## [EXERCISE DIRECTIONS]
Collect every line in the rows below that contains the word "floodlight", and copy each one out in full.

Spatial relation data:
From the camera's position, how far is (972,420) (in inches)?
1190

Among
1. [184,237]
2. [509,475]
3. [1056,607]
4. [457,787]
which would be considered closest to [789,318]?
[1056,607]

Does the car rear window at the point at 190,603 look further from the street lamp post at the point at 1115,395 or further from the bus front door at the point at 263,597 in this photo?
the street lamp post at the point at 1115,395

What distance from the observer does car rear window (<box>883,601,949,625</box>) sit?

---

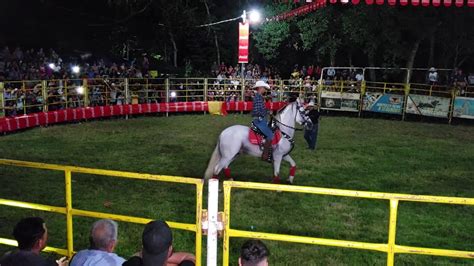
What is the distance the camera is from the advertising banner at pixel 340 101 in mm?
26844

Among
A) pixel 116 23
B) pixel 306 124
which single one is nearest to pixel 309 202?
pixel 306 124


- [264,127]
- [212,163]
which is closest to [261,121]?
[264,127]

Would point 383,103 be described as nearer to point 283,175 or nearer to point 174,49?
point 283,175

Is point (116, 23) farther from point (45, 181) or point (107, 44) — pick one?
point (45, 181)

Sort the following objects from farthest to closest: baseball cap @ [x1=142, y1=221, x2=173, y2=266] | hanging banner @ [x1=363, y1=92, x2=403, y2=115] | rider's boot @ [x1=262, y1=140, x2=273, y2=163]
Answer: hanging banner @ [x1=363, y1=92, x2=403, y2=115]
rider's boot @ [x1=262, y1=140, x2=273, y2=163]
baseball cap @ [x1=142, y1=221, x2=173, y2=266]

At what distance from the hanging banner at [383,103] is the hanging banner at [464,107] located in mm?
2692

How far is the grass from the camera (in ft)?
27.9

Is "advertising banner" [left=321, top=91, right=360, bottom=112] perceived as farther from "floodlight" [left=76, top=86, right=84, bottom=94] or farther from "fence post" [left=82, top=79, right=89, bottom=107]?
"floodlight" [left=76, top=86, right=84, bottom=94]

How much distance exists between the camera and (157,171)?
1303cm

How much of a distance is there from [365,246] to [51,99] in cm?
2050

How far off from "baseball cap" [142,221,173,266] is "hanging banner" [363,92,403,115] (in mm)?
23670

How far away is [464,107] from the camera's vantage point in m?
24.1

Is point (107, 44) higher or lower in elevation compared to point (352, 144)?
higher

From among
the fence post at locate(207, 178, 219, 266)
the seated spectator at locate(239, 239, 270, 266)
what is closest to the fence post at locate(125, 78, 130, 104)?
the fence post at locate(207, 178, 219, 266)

## [ANSWER TO THE PROBLEM]
Is "advertising banner" [left=321, top=91, right=360, bottom=112] perceived as farther from "floodlight" [left=76, top=86, right=84, bottom=94] or farther from "fence post" [left=82, top=79, right=89, bottom=107]?
"floodlight" [left=76, top=86, right=84, bottom=94]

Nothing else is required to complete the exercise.